(Scene-based question records)
>>>

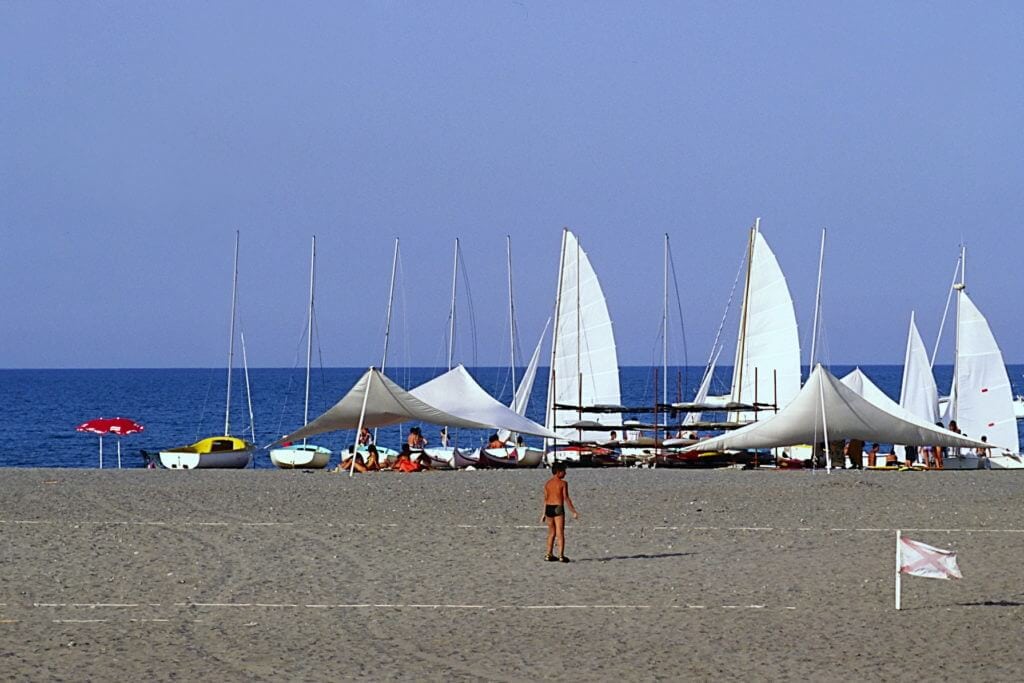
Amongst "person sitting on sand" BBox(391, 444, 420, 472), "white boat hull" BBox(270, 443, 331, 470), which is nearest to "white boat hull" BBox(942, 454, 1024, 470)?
"person sitting on sand" BBox(391, 444, 420, 472)

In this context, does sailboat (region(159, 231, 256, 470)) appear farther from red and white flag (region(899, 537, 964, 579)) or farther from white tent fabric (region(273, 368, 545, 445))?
red and white flag (region(899, 537, 964, 579))

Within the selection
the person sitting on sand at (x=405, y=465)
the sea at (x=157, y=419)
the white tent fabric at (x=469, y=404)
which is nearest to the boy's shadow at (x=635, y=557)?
the person sitting on sand at (x=405, y=465)

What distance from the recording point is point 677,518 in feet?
70.8

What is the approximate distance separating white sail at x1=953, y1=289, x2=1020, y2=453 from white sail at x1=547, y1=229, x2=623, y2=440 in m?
9.24

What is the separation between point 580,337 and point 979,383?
10.8 m

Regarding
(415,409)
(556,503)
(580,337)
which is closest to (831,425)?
(415,409)

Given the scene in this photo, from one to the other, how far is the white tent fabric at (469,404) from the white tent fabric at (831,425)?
4445 millimetres

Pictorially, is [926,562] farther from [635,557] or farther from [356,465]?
[356,465]

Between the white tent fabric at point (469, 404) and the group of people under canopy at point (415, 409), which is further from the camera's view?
the white tent fabric at point (469, 404)

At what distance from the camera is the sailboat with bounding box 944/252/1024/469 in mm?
41562

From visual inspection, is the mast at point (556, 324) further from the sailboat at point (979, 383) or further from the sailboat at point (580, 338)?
the sailboat at point (979, 383)

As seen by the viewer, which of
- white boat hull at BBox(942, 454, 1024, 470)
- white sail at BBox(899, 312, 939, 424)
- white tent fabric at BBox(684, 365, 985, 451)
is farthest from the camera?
white sail at BBox(899, 312, 939, 424)

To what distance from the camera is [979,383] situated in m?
41.8

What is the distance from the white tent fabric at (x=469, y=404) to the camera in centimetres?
3328
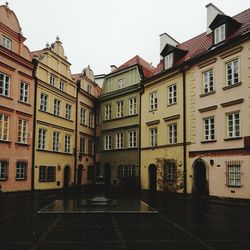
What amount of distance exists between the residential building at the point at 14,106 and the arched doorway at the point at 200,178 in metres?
13.6

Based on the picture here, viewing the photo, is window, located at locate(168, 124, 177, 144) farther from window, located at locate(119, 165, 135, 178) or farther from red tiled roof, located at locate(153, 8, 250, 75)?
window, located at locate(119, 165, 135, 178)

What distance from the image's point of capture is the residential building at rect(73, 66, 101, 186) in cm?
3756

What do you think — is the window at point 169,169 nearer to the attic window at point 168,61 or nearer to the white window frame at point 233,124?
the white window frame at point 233,124

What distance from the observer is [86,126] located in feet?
128

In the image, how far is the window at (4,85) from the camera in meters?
26.7

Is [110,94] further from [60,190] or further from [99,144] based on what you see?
[60,190]

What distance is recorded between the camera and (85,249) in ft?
28.1

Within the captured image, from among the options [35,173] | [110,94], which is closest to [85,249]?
[35,173]

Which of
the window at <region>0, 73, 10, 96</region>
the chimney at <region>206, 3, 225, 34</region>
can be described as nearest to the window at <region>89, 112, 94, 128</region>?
the window at <region>0, 73, 10, 96</region>

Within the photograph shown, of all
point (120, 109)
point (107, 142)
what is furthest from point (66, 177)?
point (120, 109)

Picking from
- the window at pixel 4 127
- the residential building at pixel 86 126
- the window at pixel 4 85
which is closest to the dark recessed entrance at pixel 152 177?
the residential building at pixel 86 126

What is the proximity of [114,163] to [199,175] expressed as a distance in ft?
40.7

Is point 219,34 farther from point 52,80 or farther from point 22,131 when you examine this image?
point 22,131

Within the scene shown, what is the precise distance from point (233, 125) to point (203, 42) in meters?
9.44
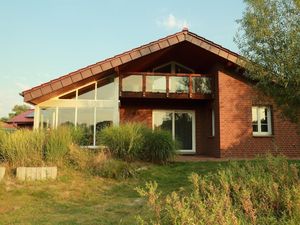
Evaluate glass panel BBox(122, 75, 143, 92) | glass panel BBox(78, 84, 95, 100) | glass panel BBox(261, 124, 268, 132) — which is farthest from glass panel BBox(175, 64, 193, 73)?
glass panel BBox(261, 124, 268, 132)

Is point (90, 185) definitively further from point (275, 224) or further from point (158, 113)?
point (158, 113)

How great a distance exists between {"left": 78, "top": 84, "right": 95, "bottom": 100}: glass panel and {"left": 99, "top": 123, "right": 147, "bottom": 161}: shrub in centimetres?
430

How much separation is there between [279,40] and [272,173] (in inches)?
133

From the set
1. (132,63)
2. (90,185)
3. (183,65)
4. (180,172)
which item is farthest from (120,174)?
(183,65)

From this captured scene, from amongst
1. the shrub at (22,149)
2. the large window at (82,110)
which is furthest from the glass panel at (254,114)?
the shrub at (22,149)

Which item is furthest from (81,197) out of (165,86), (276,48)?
(165,86)

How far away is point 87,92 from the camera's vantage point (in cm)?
1645

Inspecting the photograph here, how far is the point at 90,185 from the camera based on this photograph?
955cm

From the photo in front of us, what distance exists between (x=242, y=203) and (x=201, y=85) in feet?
40.7

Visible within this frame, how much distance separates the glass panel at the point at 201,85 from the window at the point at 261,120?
237 centimetres

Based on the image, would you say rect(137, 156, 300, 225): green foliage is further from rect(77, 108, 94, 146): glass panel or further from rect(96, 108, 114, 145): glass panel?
rect(77, 108, 94, 146): glass panel

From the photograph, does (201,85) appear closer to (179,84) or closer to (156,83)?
(179,84)

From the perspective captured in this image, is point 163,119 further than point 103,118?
Yes

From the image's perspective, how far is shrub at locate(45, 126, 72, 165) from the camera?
1070 cm
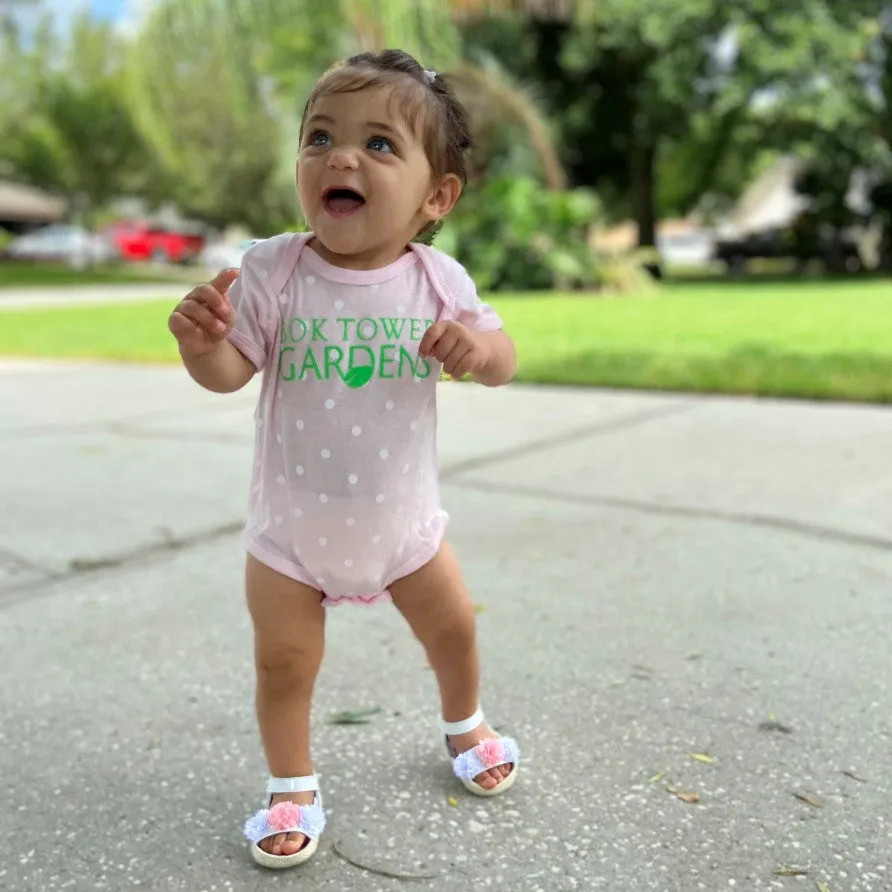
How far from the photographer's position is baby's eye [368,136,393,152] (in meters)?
1.72

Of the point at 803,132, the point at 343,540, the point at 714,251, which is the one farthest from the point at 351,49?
the point at 714,251

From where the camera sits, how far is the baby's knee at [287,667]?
6.01 feet

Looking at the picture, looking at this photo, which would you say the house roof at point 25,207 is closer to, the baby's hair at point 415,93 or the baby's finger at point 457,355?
the baby's hair at point 415,93

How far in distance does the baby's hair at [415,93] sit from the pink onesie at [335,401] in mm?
181

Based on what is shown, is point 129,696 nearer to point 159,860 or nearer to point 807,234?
point 159,860

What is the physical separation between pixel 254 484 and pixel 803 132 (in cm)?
2331

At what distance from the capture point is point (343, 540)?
1.81m

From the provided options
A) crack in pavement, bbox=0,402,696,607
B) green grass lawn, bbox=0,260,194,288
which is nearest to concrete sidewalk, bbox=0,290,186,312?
green grass lawn, bbox=0,260,194,288

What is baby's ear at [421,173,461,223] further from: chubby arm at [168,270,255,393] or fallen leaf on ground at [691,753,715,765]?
fallen leaf on ground at [691,753,715,765]

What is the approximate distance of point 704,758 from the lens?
207 cm

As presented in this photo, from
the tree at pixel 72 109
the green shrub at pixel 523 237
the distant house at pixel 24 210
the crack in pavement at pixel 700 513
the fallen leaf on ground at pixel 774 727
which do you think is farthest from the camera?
the distant house at pixel 24 210

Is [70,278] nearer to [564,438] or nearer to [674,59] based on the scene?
[674,59]

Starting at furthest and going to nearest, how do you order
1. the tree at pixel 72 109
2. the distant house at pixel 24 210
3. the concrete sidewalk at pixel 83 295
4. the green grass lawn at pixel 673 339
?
the distant house at pixel 24 210 → the tree at pixel 72 109 → the concrete sidewalk at pixel 83 295 → the green grass lawn at pixel 673 339

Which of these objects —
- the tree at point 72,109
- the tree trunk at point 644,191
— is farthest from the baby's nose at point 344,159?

<<<

[GIVEN INSTRUCTION] Rewrite the rows above, replacing "green shrub" with "green bush" everywhere and leaving everything else unchanged. Leave out the pictures.

[ANSWER TO THIS EXERCISE]
Amongst "person sitting on sand" BBox(391, 444, 420, 472), "white boat hull" BBox(270, 443, 331, 470), which is nearest to "white boat hull" BBox(942, 454, 1024, 470)?
"person sitting on sand" BBox(391, 444, 420, 472)

In this context, does sailboat (region(159, 231, 256, 470)) appear farther from red and white flag (region(899, 537, 964, 579)) or farther from white tent fabric (region(273, 368, 545, 445))?
red and white flag (region(899, 537, 964, 579))

Within the selection
the person sitting on sand at (x=405, y=465)
the sea at (x=157, y=419)
the white tent fabric at (x=469, y=404)
which is nearest to the boy's shadow at (x=635, y=557)?
the person sitting on sand at (x=405, y=465)

What distance from the recording point is point 677,518 in feet?
70.8

What is the approximate distance separating white sail at x1=953, y1=289, x2=1020, y2=453 from white sail at x1=547, y1=229, x2=623, y2=440 in m?
9.24

What is the separation between point 580,337 and point 979,383?
10.8 m

Regarding
(415,409)
(556,503)
(580,337)
which is closest to (831,425)?
(415,409)

Given the scene in this photo, from one to the other, how far is the white tent fabric at (469,404) from the white tent fabric at (831,425)?
4445 millimetres

Pictorially, is [926,562] farther from [635,557] or farther from [356,465]?
[356,465]

Between the white tent fabric at point (469, 404) and the group of people under canopy at point (415, 409), which is further from the camera's view?
the white tent fabric at point (469, 404)

At what distance from the camera is the sailboat with bounding box 944/252/1024/469 in mm?
41562

From visual inspection, is the mast at point (556, 324) further from the sailboat at point (979, 383) or further from the sailboat at point (580, 338)?
the sailboat at point (979, 383)

As seen by the viewer, which of
- white boat hull at BBox(942, 454, 1024, 470)
- white sail at BBox(899, 312, 939, 424)
- white tent fabric at BBox(684, 365, 985, 451)
is farthest from the camera?
white sail at BBox(899, 312, 939, 424)

To what distance from the camera is [979,383] situated in m?
41.8

What is the distance from the white tent fabric at (x=469, y=404) to the camera in centimetres?
3328
What amount of distance exists between the residential building at the point at 14,106 and the arched doorway at the point at 200,178 in metres?
13.6

Based on the picture here, viewing the photo, is window, located at locate(168, 124, 177, 144) farther from window, located at locate(119, 165, 135, 178) or farther from red tiled roof, located at locate(153, 8, 250, 75)?
window, located at locate(119, 165, 135, 178)

What distance from the image's point of capture is the residential building at rect(73, 66, 101, 186) in cm?
3756

What do you think — is the window at point 169,169 nearer to the attic window at point 168,61 or nearer to the white window frame at point 233,124?
the white window frame at point 233,124

What distance from the observer is [86,126] located in feet?
128

In the image, how far is the window at (4,85) from the camera in meters?
26.7

Is [110,94] further from [60,190] or further from [99,144] based on what you see?
[60,190]

What distance is recorded between the camera and (85,249) in ft?
28.1

Within the captured image, from among the options [35,173] | [110,94], which is closest to [85,249]?
[35,173]

Which of
the window at <region>0, 73, 10, 96</region>
the chimney at <region>206, 3, 225, 34</region>
can be described as nearest to the window at <region>89, 112, 94, 128</region>?
the window at <region>0, 73, 10, 96</region>

Within the photograph shown, of all
point (120, 109)
point (107, 142)
what is furthest from point (66, 177)?
point (120, 109)

Picking from
- the window at pixel 4 127
- the residential building at pixel 86 126
- the window at pixel 4 85
which is closest to the dark recessed entrance at pixel 152 177?
the residential building at pixel 86 126

What is the proximity of [114,163] to [199,175] expressed as a distance in ft?
40.7

Is point 219,34 farther from point 52,80 or farther from point 22,131 when you examine this image?
point 22,131

Within the scene shown, what is the precise distance from point (233, 125) to point (203, 42) in meters?
9.44
Evaluate glass panel BBox(122, 75, 143, 92) | glass panel BBox(78, 84, 95, 100) | glass panel BBox(261, 124, 268, 132) — which is farthest from glass panel BBox(175, 64, 193, 73)?
glass panel BBox(261, 124, 268, 132)

Is point (90, 185) definitively further from point (275, 224) or further from point (158, 113)?
point (158, 113)

How great a distance exists between {"left": 78, "top": 84, "right": 95, "bottom": 100}: glass panel and {"left": 99, "top": 123, "right": 147, "bottom": 161}: shrub in centimetres?
430

How much separation is there between [279,40] and [272,173] (in inches)?
133

From the set
1. (132,63)
2. (90,185)
3. (183,65)
4. (180,172)
which item is farthest from (120,174)?
(183,65)

From this captured scene, from amongst
1. the shrub at (22,149)
2. the large window at (82,110)
which is furthest from the glass panel at (254,114)?
the shrub at (22,149)

Which item is furthest from (81,197) out of (165,86), (276,48)?
(165,86)

How far away is point 87,92 from the camera's vantage point (in cm)?
1645

Inspecting the photograph here, how far is the point at 90,185 from the camera based on this photograph?
955cm

From the photo in front of us, what distance exists between (x=242, y=203) and (x=201, y=85) in feet?
40.7

Visible within this frame, how much distance separates the glass panel at the point at 201,85 from the window at the point at 261,120?
237 centimetres

Based on the image, would you say rect(137, 156, 300, 225): green foliage is further from rect(77, 108, 94, 146): glass panel or further from rect(96, 108, 114, 145): glass panel?
rect(77, 108, 94, 146): glass panel

From the photograph, does (201,85) appear closer to (179,84) or closer to (156,83)?
(179,84)

From the perspective captured in this image, is point 163,119 further than point 103,118?
Yes

From the image's perspective, how far is shrub at locate(45, 126, 72, 165) from the camera?
1070 cm
How far from the photographer's position is baby's eye [368,136,393,152] (in meters)?
1.72

Of the point at 803,132, the point at 343,540, the point at 714,251, which is the one farthest from the point at 351,49?
the point at 714,251

From where the camera sits, how far is the baby's knee at [287,667]?
6.01 feet

Looking at the picture, looking at this photo, which would you say the house roof at point 25,207 is closer to, the baby's hair at point 415,93 or the baby's finger at point 457,355?
the baby's hair at point 415,93

How far in distance does the baby's hair at [415,93] sit from the pink onesie at [335,401] in mm?
181

Based on what is shown, is point 129,696 nearer to point 159,860 or nearer to point 807,234?
point 159,860

What is the physical separation between pixel 254 484 and pixel 803 132 (in cm)?
2331

At what distance from the capture point is point (343, 540)?
1.81m

From the provided options
A) crack in pavement, bbox=0,402,696,607
B) green grass lawn, bbox=0,260,194,288
which is nearest to concrete sidewalk, bbox=0,290,186,312?
green grass lawn, bbox=0,260,194,288

What is baby's ear at [421,173,461,223] further from: chubby arm at [168,270,255,393] or fallen leaf on ground at [691,753,715,765]?
fallen leaf on ground at [691,753,715,765]

What is the approximate distance of point 704,758 from the lens?
207 cm

As presented in this photo, from
the tree at pixel 72 109
the green bush at pixel 523 237
the distant house at pixel 24 210
the crack in pavement at pixel 700 513
the fallen leaf on ground at pixel 774 727
which do you think is farthest from the camera?
the distant house at pixel 24 210

Is [70,278] nearer to [564,438] or nearer to [674,59] based on the scene?
[674,59]

Starting at furthest and going to nearest, how do you order
1. the tree at pixel 72 109
2. the distant house at pixel 24 210
3. the concrete sidewalk at pixel 83 295
4. the green grass lawn at pixel 673 339
?
the distant house at pixel 24 210 → the tree at pixel 72 109 → the concrete sidewalk at pixel 83 295 → the green grass lawn at pixel 673 339

Which of these objects —
- the tree at point 72,109
- the tree trunk at point 644,191
— is farthest from the baby's nose at point 344,159?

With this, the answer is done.